>> begin Material to process

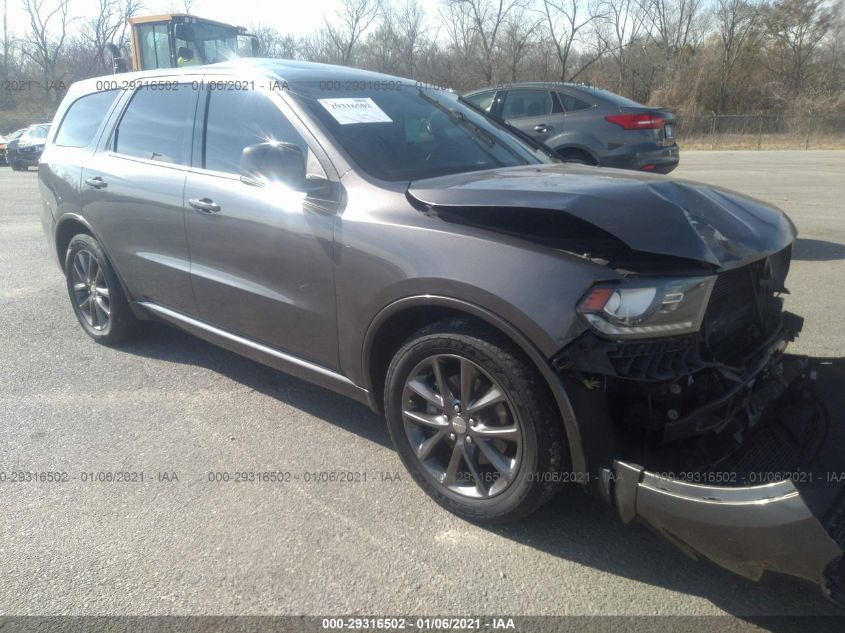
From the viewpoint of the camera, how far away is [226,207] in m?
3.49

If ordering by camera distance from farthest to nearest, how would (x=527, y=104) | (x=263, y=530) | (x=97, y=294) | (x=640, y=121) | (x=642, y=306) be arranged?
(x=527, y=104), (x=640, y=121), (x=97, y=294), (x=263, y=530), (x=642, y=306)

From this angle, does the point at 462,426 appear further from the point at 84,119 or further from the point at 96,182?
the point at 84,119

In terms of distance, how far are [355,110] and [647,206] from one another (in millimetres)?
1690

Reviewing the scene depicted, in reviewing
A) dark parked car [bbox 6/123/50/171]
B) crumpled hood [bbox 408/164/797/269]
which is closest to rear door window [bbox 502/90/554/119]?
crumpled hood [bbox 408/164/797/269]

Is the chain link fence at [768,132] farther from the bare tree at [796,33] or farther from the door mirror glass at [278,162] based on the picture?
the door mirror glass at [278,162]

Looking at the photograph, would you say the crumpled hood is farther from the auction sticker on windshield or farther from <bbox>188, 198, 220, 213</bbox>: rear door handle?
<bbox>188, 198, 220, 213</bbox>: rear door handle

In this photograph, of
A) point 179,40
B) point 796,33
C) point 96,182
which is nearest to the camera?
point 96,182

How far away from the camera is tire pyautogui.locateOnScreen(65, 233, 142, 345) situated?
4660 millimetres

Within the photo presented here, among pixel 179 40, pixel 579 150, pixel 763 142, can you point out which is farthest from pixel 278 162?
pixel 763 142

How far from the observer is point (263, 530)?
285 cm

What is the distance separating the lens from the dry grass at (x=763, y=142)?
1265 inches

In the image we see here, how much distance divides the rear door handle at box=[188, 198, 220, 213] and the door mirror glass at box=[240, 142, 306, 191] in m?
0.46

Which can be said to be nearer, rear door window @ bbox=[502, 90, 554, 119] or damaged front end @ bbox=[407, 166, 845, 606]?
damaged front end @ bbox=[407, 166, 845, 606]

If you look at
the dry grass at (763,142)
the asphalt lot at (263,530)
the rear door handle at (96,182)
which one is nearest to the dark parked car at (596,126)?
the asphalt lot at (263,530)
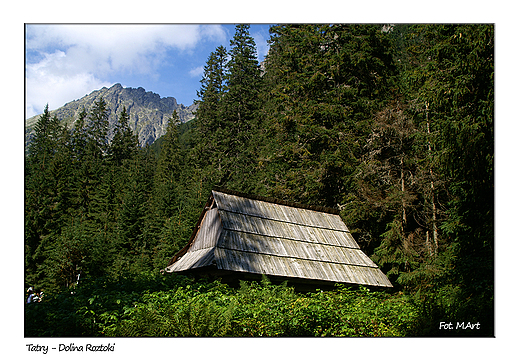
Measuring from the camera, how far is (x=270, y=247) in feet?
40.8

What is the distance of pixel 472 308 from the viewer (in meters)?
8.13

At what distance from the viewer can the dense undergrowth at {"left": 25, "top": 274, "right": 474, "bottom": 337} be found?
22.2 ft

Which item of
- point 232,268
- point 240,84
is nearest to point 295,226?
point 232,268

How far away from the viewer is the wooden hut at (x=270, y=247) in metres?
11.4

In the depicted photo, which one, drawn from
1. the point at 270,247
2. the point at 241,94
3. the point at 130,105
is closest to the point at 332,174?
the point at 270,247

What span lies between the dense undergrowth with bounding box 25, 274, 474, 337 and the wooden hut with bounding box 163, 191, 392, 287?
2.81 metres

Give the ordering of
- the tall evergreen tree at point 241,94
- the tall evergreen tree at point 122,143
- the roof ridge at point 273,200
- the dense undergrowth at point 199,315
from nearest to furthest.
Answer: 1. the dense undergrowth at point 199,315
2. the roof ridge at point 273,200
3. the tall evergreen tree at point 241,94
4. the tall evergreen tree at point 122,143

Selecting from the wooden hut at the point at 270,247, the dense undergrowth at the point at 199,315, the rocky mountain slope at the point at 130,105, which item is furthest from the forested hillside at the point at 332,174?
the rocky mountain slope at the point at 130,105

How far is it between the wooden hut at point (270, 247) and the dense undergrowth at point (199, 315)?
2.81 metres

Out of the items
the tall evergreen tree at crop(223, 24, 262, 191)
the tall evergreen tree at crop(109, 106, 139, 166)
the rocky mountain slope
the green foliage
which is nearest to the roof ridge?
the green foliage

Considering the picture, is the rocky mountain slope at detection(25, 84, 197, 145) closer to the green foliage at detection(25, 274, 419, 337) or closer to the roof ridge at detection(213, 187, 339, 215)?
the roof ridge at detection(213, 187, 339, 215)

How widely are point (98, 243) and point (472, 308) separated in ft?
85.2

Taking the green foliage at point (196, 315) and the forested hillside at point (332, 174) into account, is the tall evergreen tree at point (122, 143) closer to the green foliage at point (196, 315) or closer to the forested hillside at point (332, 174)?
the forested hillside at point (332, 174)

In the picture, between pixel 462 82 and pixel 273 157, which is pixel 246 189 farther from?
pixel 462 82
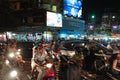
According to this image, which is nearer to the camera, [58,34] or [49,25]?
[49,25]

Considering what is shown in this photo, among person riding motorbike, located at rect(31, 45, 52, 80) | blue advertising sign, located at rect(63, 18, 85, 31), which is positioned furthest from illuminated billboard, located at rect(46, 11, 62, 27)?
person riding motorbike, located at rect(31, 45, 52, 80)

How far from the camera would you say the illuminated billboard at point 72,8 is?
5853 cm

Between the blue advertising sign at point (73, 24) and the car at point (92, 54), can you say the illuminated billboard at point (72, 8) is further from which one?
the car at point (92, 54)

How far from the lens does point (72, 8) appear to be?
2408 inches

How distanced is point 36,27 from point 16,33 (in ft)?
26.6

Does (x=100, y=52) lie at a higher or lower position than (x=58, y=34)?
higher

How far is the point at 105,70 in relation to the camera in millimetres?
11164

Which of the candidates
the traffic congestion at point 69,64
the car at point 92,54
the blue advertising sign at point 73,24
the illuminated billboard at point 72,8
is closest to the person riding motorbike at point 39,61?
the traffic congestion at point 69,64

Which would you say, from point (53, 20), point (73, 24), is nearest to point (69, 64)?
point (53, 20)

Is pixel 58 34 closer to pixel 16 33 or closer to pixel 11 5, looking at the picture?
pixel 16 33

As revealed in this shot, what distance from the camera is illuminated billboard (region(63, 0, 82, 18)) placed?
58.5 m

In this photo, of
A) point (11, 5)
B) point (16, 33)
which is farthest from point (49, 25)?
point (11, 5)

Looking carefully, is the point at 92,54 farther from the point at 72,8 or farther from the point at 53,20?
the point at 72,8

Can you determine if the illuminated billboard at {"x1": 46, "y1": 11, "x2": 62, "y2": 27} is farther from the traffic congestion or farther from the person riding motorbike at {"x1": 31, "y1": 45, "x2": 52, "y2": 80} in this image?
the person riding motorbike at {"x1": 31, "y1": 45, "x2": 52, "y2": 80}
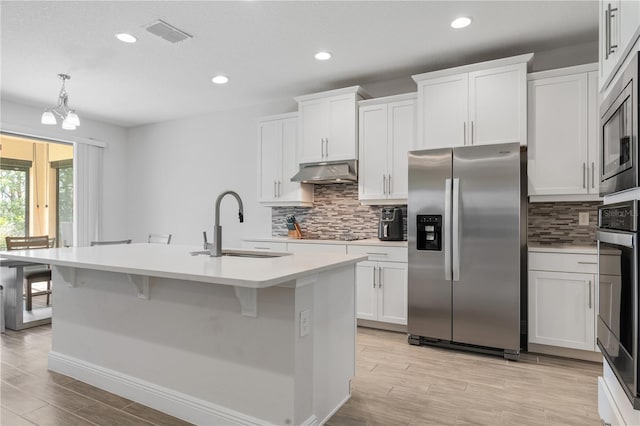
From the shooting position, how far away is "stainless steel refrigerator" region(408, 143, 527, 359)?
119 inches

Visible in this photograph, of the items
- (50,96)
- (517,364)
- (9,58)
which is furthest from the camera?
(50,96)

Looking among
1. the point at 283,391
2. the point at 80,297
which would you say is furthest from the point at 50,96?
the point at 283,391

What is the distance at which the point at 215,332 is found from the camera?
81.4 inches

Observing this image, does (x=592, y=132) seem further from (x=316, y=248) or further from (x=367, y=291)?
(x=316, y=248)

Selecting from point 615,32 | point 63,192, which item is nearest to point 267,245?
point 615,32

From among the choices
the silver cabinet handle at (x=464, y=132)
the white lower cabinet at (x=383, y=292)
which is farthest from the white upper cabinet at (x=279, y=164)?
the silver cabinet handle at (x=464, y=132)

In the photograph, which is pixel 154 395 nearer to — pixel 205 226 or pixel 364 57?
pixel 364 57

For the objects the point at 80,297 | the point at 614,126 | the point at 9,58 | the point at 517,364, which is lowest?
the point at 517,364

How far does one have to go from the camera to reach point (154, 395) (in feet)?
7.46

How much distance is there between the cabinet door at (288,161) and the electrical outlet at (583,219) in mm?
2814

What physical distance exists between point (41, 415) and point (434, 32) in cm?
374

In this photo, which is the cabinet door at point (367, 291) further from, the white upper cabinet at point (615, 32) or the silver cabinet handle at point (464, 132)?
the white upper cabinet at point (615, 32)

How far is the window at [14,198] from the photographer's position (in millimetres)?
5301

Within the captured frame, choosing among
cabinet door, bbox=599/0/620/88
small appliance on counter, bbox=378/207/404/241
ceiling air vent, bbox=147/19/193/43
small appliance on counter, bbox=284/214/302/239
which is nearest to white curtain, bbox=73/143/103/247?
small appliance on counter, bbox=284/214/302/239
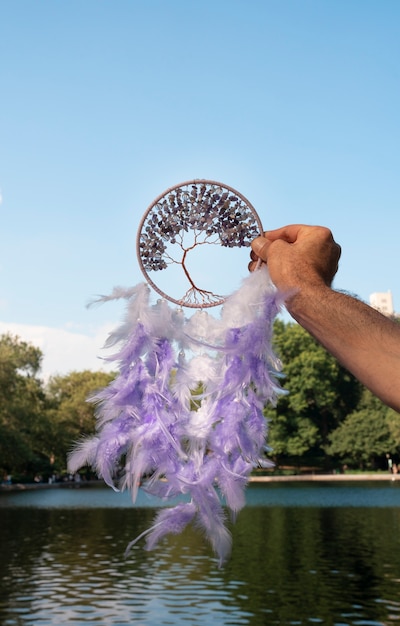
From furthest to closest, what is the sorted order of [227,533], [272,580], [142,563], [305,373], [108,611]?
[305,373]
[142,563]
[272,580]
[108,611]
[227,533]

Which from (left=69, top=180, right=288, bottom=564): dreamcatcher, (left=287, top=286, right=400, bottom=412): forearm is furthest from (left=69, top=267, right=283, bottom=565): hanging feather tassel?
(left=287, top=286, right=400, bottom=412): forearm

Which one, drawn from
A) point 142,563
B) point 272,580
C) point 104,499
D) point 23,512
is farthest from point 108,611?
point 104,499

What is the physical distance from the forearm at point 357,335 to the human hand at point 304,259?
2.1 inches

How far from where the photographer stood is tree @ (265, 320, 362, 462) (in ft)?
223

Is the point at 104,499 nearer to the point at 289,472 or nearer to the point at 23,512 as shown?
the point at 23,512

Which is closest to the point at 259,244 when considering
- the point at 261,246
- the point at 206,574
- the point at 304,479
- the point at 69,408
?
the point at 261,246

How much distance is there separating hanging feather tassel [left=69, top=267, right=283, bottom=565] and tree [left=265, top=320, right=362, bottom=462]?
207ft

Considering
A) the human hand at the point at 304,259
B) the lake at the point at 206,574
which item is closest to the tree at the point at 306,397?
Result: the lake at the point at 206,574

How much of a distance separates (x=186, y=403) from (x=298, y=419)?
223 ft

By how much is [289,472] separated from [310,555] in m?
47.7

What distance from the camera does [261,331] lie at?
254 cm

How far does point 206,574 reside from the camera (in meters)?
18.8

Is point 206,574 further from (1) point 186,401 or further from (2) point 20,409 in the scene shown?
(2) point 20,409

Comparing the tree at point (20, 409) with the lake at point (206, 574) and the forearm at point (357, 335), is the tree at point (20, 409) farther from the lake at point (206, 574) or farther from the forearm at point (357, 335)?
the forearm at point (357, 335)
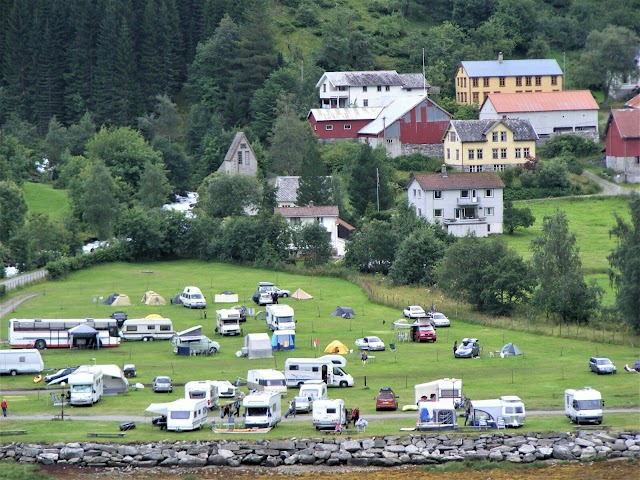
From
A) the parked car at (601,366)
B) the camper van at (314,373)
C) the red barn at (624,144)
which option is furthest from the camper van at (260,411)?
the red barn at (624,144)

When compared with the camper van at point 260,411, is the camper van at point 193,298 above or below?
above

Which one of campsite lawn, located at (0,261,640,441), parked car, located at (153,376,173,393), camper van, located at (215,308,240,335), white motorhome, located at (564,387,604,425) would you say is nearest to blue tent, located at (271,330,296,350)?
campsite lawn, located at (0,261,640,441)

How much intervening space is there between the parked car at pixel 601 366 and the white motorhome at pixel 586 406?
594 cm

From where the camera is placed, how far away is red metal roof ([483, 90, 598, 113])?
111 meters

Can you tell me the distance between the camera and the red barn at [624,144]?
101 meters

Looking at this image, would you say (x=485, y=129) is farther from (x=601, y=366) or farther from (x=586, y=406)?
(x=586, y=406)

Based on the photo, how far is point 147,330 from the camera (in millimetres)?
61594

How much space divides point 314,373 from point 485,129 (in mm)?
55145

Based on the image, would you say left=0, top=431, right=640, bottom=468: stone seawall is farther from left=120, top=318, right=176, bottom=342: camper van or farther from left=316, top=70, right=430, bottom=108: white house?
left=316, top=70, right=430, bottom=108: white house

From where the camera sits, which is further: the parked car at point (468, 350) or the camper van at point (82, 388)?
the parked car at point (468, 350)

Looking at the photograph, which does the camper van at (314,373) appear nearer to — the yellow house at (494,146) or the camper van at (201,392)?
the camper van at (201,392)

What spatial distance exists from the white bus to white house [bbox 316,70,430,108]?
2322 inches

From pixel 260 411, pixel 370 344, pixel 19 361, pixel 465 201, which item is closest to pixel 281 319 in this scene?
pixel 370 344

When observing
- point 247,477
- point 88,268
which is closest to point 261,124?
point 88,268
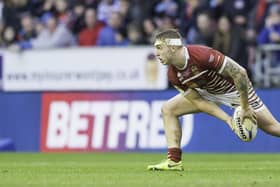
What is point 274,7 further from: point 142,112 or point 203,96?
point 203,96

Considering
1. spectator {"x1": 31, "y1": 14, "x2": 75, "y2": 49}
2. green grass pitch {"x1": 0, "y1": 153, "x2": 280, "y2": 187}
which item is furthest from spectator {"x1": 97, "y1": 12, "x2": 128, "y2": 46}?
green grass pitch {"x1": 0, "y1": 153, "x2": 280, "y2": 187}

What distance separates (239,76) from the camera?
1328 centimetres

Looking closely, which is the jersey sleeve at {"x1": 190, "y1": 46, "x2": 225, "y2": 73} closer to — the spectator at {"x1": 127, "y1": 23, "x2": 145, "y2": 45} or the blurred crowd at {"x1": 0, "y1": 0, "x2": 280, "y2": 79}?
the blurred crowd at {"x1": 0, "y1": 0, "x2": 280, "y2": 79}

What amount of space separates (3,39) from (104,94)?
644cm

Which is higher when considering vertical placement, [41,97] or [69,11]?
[69,11]

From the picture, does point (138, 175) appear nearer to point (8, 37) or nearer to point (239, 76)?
point (239, 76)

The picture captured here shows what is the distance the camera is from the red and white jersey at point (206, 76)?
13.4 metres

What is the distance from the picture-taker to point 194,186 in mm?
11250

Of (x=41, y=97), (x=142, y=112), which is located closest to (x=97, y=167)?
(x=142, y=112)

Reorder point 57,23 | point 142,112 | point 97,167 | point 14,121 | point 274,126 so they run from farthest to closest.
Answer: point 57,23, point 14,121, point 142,112, point 97,167, point 274,126

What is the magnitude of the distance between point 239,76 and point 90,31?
535 inches

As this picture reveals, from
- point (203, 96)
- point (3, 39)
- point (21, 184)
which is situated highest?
point (3, 39)

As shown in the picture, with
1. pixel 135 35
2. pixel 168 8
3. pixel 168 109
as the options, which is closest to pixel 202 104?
pixel 168 109

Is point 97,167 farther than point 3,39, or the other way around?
point 3,39
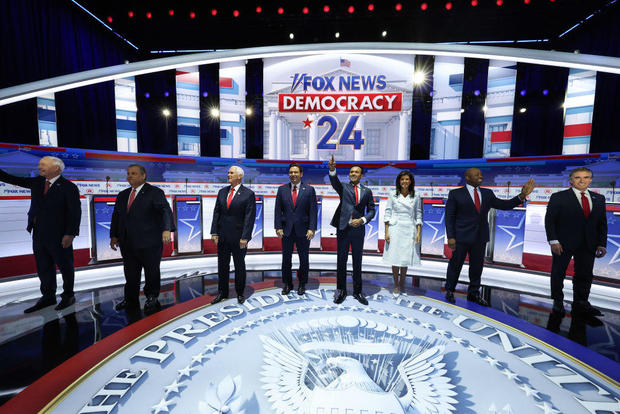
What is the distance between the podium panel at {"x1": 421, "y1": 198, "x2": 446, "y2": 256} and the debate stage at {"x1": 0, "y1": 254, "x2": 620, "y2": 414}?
2011 mm

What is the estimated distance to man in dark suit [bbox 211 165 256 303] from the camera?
3.04 metres

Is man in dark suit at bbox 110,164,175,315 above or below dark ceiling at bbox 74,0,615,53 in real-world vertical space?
below

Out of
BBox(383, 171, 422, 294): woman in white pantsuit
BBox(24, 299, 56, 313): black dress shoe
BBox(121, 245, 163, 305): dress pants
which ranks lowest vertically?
BBox(24, 299, 56, 313): black dress shoe

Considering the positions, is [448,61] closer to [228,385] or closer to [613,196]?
[613,196]

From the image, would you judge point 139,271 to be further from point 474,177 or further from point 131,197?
point 474,177

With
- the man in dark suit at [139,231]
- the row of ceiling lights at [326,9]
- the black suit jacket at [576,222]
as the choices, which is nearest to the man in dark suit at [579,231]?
the black suit jacket at [576,222]

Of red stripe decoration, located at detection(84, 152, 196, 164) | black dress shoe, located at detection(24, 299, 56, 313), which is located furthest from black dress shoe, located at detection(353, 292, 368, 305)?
red stripe decoration, located at detection(84, 152, 196, 164)

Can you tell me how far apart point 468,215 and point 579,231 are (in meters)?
1.29

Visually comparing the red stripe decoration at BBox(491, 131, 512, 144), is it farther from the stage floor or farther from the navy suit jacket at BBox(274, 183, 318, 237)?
the navy suit jacket at BBox(274, 183, 318, 237)

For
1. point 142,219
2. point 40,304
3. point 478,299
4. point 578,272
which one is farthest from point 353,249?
point 40,304

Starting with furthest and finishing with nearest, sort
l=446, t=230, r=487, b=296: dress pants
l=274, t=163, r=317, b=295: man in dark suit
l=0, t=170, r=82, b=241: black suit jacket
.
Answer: l=274, t=163, r=317, b=295: man in dark suit, l=446, t=230, r=487, b=296: dress pants, l=0, t=170, r=82, b=241: black suit jacket

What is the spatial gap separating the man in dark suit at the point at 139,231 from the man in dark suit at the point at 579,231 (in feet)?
16.1

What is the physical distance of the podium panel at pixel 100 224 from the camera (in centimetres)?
454

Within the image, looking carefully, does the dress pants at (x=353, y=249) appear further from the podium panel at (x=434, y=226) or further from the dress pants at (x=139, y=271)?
the podium panel at (x=434, y=226)
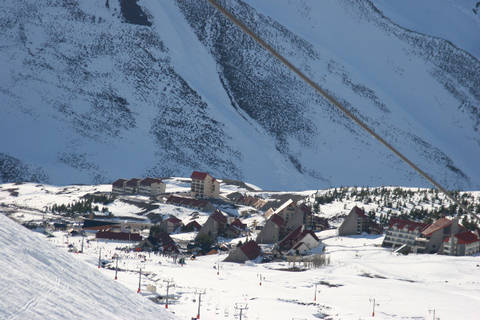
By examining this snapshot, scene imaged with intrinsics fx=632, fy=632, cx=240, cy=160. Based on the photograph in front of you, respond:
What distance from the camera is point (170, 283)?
32.1m

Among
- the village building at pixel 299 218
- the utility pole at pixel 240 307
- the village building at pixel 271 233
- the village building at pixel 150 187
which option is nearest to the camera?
the utility pole at pixel 240 307

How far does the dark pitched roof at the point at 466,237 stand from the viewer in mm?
42844

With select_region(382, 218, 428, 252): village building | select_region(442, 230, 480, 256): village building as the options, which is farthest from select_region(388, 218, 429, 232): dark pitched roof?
select_region(442, 230, 480, 256): village building

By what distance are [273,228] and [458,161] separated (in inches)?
3885

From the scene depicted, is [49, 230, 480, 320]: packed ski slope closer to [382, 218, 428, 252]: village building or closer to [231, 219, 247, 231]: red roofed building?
[382, 218, 428, 252]: village building

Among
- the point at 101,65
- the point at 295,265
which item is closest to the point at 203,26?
the point at 101,65

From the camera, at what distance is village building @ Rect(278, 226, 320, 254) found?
47.3m

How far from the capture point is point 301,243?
47.5 m

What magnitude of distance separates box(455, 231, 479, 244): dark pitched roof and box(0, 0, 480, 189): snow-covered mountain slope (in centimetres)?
6594

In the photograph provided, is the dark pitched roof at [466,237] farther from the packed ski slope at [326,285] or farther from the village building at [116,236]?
the village building at [116,236]

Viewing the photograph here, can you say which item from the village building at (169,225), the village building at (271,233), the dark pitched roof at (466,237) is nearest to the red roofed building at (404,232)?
the dark pitched roof at (466,237)

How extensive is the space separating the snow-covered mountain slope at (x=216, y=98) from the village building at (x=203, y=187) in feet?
87.2

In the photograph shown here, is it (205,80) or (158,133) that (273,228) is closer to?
(158,133)

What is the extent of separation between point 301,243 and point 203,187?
104 feet
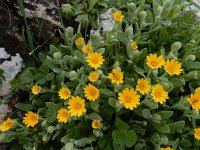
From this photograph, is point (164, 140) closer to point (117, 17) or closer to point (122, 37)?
point (122, 37)

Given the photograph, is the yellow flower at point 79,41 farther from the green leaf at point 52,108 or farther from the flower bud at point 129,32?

>> end Material to process

• _What you need to do_:
The copy should hold exactly the lines from the line containing "From the camera, at" through the end of the data, both ends included, and no pictures.

• _Finished answer_:
From the camera, at what distance is village building @ Rect(278, 226, 320, 254) found?
47.3m

How far from the capture point is point 301,243?
47.5 m

What magnitude of distance separates box(455, 231, 479, 244): dark pitched roof and box(0, 0, 480, 189): snow-covered mountain slope (in centimetres)?
6594

In the photograph provided, is the dark pitched roof at [466,237] farther from the packed ski slope at [326,285] or farther from the village building at [116,236]?
the village building at [116,236]

Viewing the photograph here, can you say which item from the village building at (169,225), the village building at (271,233), the dark pitched roof at (466,237) is nearest to the red roofed building at (404,232)?
the dark pitched roof at (466,237)

How extensive is the space separating the snow-covered mountain slope at (x=216, y=98) from the village building at (x=203, y=187) in feet?
87.2

In the photograph shown here, is it (205,80) or (158,133) that (273,228) is closer to?
(158,133)

What is the extent of separation between point 301,243 and point 203,187?
104 feet
From this photograph, is point (164, 140) closer to point (117, 17) or closer to point (122, 37)?
point (122, 37)

Given the photograph, is the yellow flower at point 79,41 farther from the green leaf at point 52,108 or farther from the flower bud at point 129,32?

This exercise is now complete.